La Chine a exprimé ses inquiétudes face aux conséquences croissantes de la perturbation de la navigation dans le détroit d’Hormuz, soulignant que la persistance des tensions militaires dans la région maintient ce passage vital dans un état d’instabilité, ce qui a des répercussions sur la sécurité énergétique mondiale.
Dans un communiqué du ministère des Affaires étrangères chinois, le ministre Wang Yi a informé son homologue saoudien, Faisal bin Farhan, au cours d’un appel téléphonique, que la perturbation des activités maritimes dans le détroit était une conséquence directe de l’escalade militaire liée aux attaques américaines et israéliennes contre l’Iran.
Le responsable chinois a confirmé que le conflit en cours au Moyen-Orient a entraîné de lourdes pertes humaines et des dommages considérables, tout en ayant des effets négatifs sur la sécurité et la stabilité des pays du Golfe, notamment le Royaume d’Arabie Saoudite, et a réitéré l’inquiétude de Pékin face à la détérioration de la situation.
Dans ce contexte, la Chine a mis en avant une initiative de paix conjointe avec le Pakistan, comportant cinq points visant à renforcer la stabilité dans la région, en respectant la souveraineté des États du Golfe, en mettant un terme aux attaques sur les civils et les infrastructures civiles, ainsi qu’en garantissant la sécurité des voies maritimes.
Le communiqué cite Wang Yi affirmant que la stabilité du détroit d’Hormuz dépend de la fin du conflit, appelant à un cessez-le-feu immédiat comme priorité urgente pour éviter toute aggravation.
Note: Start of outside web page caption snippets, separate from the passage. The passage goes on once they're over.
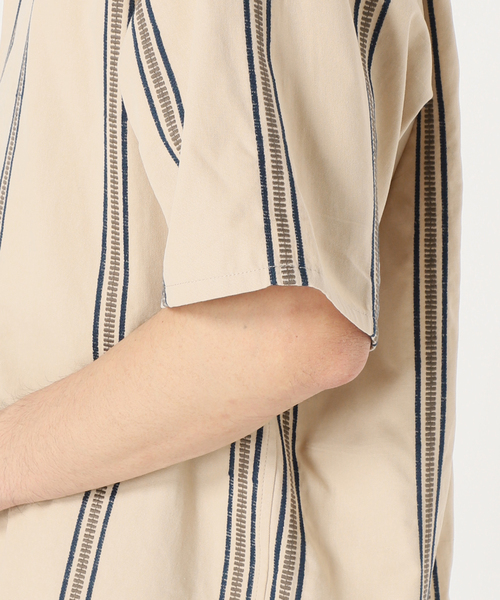 JOURNAL STANDARD relume（ジャーナルスタンダード　レリューム）の「エンブロイダリーストライプ キャンバスシャツ（シャツ/ブラウス・メンズ・アイボリー/サファリグリーン/ブラック・LARGE/MEDIUM）」の12枚目の写真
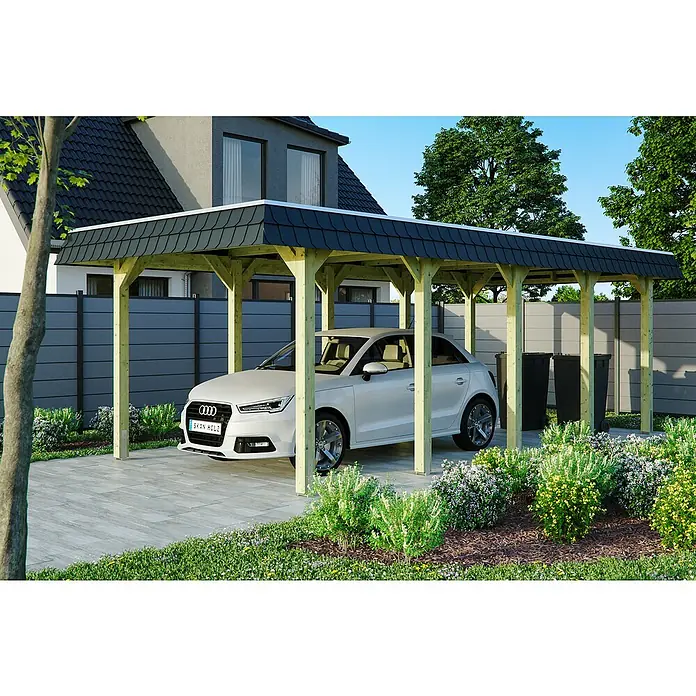 SKAN HOLZ Carport Spreewald - Außenmaß inkl. Dachüberstand (B x T): 3,45 x 7,41 m, Einzelcarport, Grün, Farbe Dach: Aluminium, Dachschalung mit EPDM-Folie - Ein modernes Carport aus Holz mit dunklem Ziegeldach schützt ein weißes Auto. Das Carport fügt sich nahtlos in den Garten ein.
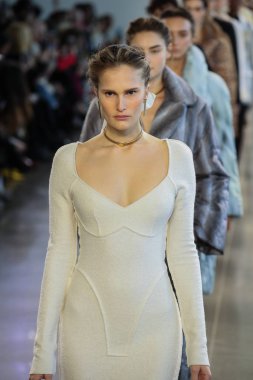 New York, Ny - Şubat 12:Model Alla Kostromichova New York moda haftası sırasında Bevza için pist yürür: gösterir Galerisi II 12 Şubat 2018 NYC üzerinde bahar Studios.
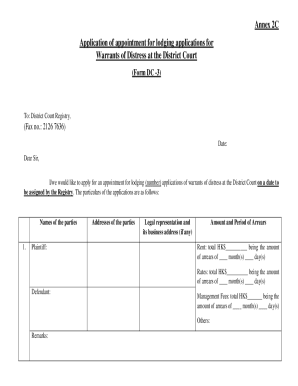 Application of appointment for lodging applications for Warrants of Distress at the District Court (Form DC -3)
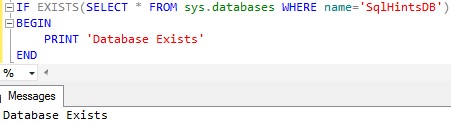 Check Database existence using sys.databases catalog view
Cet avertissement intervient alors que l’Iran a annoncé, début mars, limiter la navigation dans le détroit tout en menaçant de cibler les navires non coordonnés en réponse aux frappes qu’elle subit de la part des États-Unis et d’Israël.
Le détroit d’Hormuz est l’un des passages stratégiques les plus importants pour le transport de pétrole et de gaz du Moyen-Orient vers les marchés mondiaux, où les perturbations de la navigation ont conduit à une augmentation des coûts d’expédition et d’assurance, ainsi qu’à une hausse des prix de l’énergie, suscitant des craintes de répercussions économiques plus larges au niveau international.